:: Objectifs ::
a) Selon le passage sur la Semaine sainte, quel nom les textes liturgiques donnent-ils à la fête de la Résurrection de Lazare ?
b) Dans le passage sur la Semaine sainte, recopiez l'extrait qui commence aux mots « C’est par ces » et s'arrête après « mystère de Pâques. », en substituant « combat » à « duel ».

:: Passage fourni ::
● ● ● ● ● ● ●

La Sainte Semaine

Publié le par Père Jean-Pierre

 

Le Samedi de Lazare

Prélude de la Croix

 

 

« Ayant achevé la course des quarante jours…, nous demandons de voir la semaine sainte de ta Passion. »

C’est par ces mots des premières Vêpres du samedi avant les Rameaux, que le Carême se termine, et que nous entrons dans la commémoration annuelle des souffrances du Christ, de sa mort et de sa résurrection. Elle commence le samedi de Lazare. La fête de la Résurrection de Lazare, doublée de celle de l’entrée du Seigneur à Jérusalem, est appelée dans les textes liturgiques : « Prélude de la Croix ». Ce samedi de Lazare est célébré comme un dimanche, c’est-à-dire qu’on y fait l’office de la Résurrection. La joie qui résonne dans l’office souligne le thème principal : la victoire prochaine du Christ sur la mort. « La mort commence à trembler » ; c’est le début d’un duel décisif entre la vie et la mort, un duel qui nous donne la clé de tout le mystère de Pâques.

● ● ● ● ● ● ●

:: Entrées fournies ::
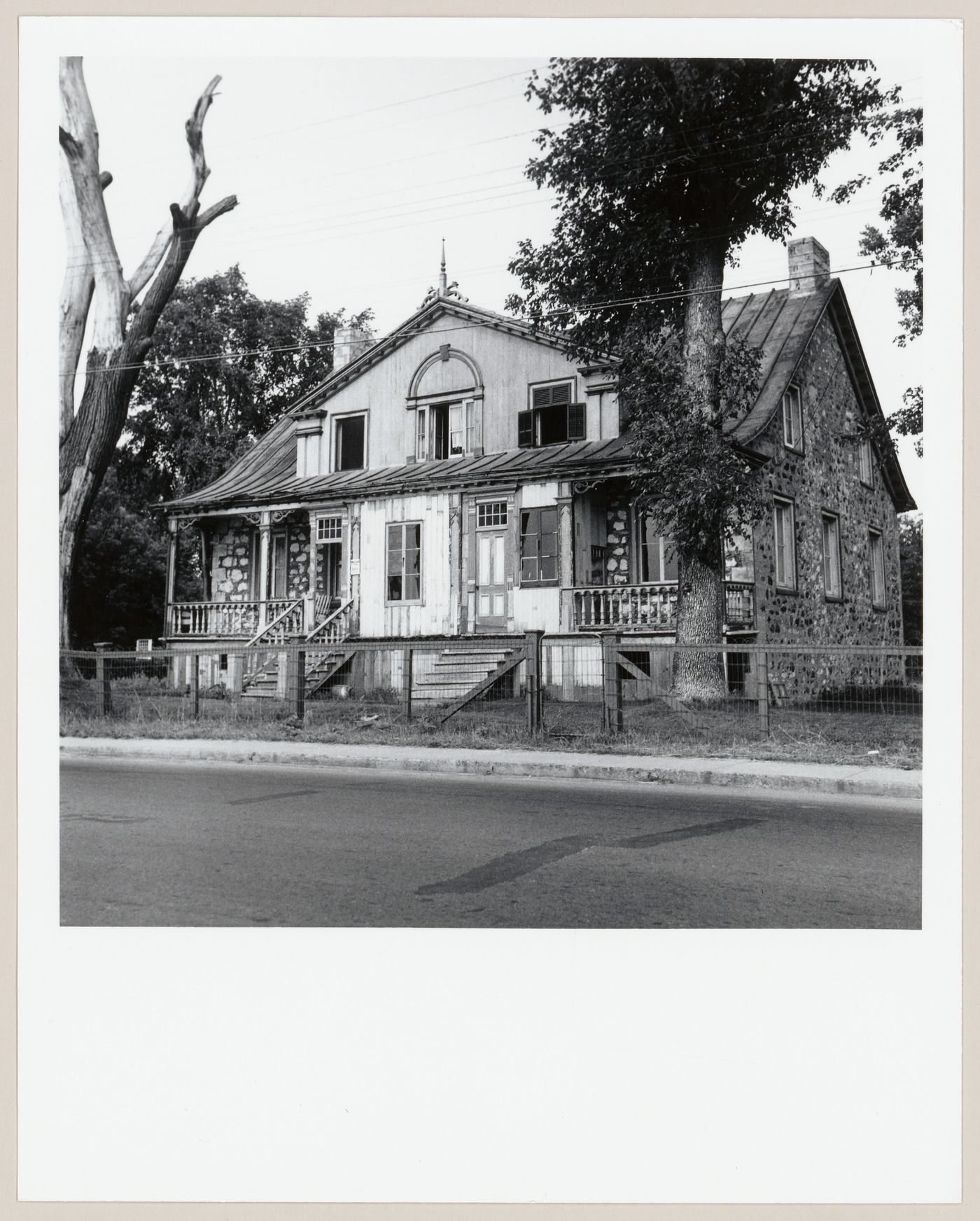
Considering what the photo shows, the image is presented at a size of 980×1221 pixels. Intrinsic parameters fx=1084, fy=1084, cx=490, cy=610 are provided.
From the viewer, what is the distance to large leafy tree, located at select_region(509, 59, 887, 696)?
1347 centimetres

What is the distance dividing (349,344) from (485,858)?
2067 cm

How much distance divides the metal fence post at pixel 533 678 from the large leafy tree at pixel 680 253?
246 centimetres

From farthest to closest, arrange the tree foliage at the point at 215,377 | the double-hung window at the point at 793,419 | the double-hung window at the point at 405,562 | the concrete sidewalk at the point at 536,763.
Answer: the tree foliage at the point at 215,377, the double-hung window at the point at 405,562, the double-hung window at the point at 793,419, the concrete sidewalk at the point at 536,763

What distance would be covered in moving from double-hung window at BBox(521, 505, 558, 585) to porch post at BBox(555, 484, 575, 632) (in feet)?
0.55

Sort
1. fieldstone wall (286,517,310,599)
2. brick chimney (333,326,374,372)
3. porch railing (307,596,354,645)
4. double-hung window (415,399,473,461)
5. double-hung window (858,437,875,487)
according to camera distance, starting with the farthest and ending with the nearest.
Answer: brick chimney (333,326,374,372) → fieldstone wall (286,517,310,599) → double-hung window (858,437,875,487) → double-hung window (415,399,473,461) → porch railing (307,596,354,645)

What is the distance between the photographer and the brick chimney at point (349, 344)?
83.0 feet

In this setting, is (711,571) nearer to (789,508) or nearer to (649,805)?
(789,508)

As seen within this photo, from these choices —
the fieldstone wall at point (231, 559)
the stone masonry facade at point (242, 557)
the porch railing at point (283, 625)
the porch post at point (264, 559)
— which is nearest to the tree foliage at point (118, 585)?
the fieldstone wall at point (231, 559)

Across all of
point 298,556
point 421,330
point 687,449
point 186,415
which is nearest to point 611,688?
point 687,449

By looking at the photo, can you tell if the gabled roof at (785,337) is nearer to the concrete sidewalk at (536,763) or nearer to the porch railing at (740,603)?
the porch railing at (740,603)

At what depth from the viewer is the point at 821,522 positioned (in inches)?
840

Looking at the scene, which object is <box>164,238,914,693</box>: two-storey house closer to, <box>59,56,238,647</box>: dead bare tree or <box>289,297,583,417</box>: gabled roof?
<box>289,297,583,417</box>: gabled roof

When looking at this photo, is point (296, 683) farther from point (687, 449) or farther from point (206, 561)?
point (206, 561)

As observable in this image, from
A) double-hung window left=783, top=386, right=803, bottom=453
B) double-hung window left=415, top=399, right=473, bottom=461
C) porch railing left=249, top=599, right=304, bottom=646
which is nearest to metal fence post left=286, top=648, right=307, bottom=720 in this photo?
porch railing left=249, top=599, right=304, bottom=646
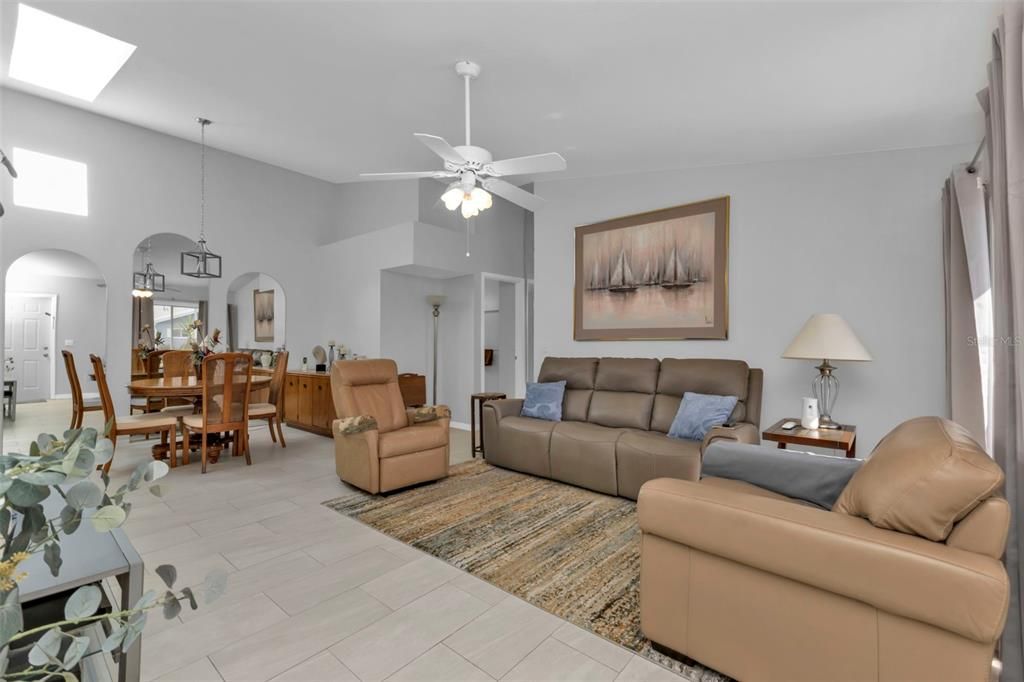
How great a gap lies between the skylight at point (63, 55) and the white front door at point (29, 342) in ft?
17.6

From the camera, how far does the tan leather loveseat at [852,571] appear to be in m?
1.23

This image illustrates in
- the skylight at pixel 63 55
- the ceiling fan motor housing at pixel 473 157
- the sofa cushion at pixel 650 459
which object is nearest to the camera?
the ceiling fan motor housing at pixel 473 157

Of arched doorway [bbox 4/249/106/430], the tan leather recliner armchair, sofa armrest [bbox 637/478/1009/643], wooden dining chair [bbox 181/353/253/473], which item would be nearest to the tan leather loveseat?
sofa armrest [bbox 637/478/1009/643]

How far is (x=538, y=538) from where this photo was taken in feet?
9.23

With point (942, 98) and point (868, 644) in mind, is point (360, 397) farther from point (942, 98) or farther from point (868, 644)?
point (942, 98)

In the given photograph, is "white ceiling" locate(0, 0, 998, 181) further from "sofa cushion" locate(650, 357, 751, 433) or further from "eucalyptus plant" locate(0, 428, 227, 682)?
"eucalyptus plant" locate(0, 428, 227, 682)

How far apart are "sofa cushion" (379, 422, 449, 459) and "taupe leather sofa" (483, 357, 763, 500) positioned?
0.67m

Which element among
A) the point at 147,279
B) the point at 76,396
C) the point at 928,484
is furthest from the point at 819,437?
the point at 147,279

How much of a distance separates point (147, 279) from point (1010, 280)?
714 centimetres

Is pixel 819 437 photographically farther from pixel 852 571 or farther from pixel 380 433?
pixel 380 433

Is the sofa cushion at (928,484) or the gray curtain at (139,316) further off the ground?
the gray curtain at (139,316)

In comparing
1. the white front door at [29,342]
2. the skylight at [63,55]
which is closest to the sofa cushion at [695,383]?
the skylight at [63,55]

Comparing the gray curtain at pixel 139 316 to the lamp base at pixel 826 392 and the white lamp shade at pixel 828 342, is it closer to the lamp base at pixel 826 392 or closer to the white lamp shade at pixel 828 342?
the white lamp shade at pixel 828 342

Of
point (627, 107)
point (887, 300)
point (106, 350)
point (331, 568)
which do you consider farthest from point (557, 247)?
point (106, 350)
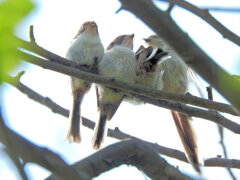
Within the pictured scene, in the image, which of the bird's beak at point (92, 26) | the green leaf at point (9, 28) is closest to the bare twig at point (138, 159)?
the green leaf at point (9, 28)

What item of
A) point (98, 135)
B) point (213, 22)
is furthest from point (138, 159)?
point (98, 135)

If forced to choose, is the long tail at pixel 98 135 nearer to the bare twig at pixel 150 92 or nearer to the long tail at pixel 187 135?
the long tail at pixel 187 135

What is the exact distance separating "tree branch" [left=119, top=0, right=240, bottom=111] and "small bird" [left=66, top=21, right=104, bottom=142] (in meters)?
3.11

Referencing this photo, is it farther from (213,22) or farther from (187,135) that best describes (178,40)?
(187,135)

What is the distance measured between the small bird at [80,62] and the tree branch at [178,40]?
3.11 metres

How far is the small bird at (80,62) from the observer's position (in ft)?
16.0

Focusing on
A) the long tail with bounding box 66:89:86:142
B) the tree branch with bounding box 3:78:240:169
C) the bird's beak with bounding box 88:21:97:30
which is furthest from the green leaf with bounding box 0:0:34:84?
the bird's beak with bounding box 88:21:97:30

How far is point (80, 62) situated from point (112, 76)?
52 cm

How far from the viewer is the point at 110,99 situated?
5.02 m

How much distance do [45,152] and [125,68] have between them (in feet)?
10.9

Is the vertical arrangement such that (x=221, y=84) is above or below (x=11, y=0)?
below

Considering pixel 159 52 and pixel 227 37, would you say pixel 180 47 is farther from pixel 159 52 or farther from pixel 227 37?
pixel 159 52

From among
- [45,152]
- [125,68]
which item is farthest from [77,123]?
[45,152]

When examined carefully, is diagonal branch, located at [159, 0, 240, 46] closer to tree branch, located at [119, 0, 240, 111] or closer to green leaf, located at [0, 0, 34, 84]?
tree branch, located at [119, 0, 240, 111]
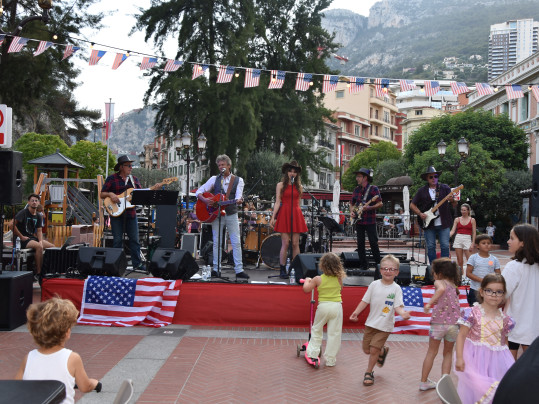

● ● ● ● ● ● ●

:: Réponses dans l'ordre ::
a) « Prélude de la Croix »

b)
C’est par ces mots des premières Vêpres du samedi avant les Rameaux, que le Carême se termine, et que nous entrons dans la commémoration annuelle des souffrances du Christ, de sa mort et de sa résurrection. Elle commence le samedi de Lazare. La fête de la Résurrection de Lazare, doublée de celle de l’entrée du Seigneur à Jérusalem, est appelée dans les textes liturgiques : « Prélude de la Croix ». Ce samedi de Lazare est célébré comme un dimanche, c’est-à-dire qu’on y fait l’office de la Résurrection. La joie qui résonne dans l’office souligne le thème principal : la victoire prochaine du Christ sur la mort. « La mort commence à trembler » ; c’est le début d’un combat décisif entre la vie et la mort, un combat qui nous donne la clé de tout le mystère de Pâques.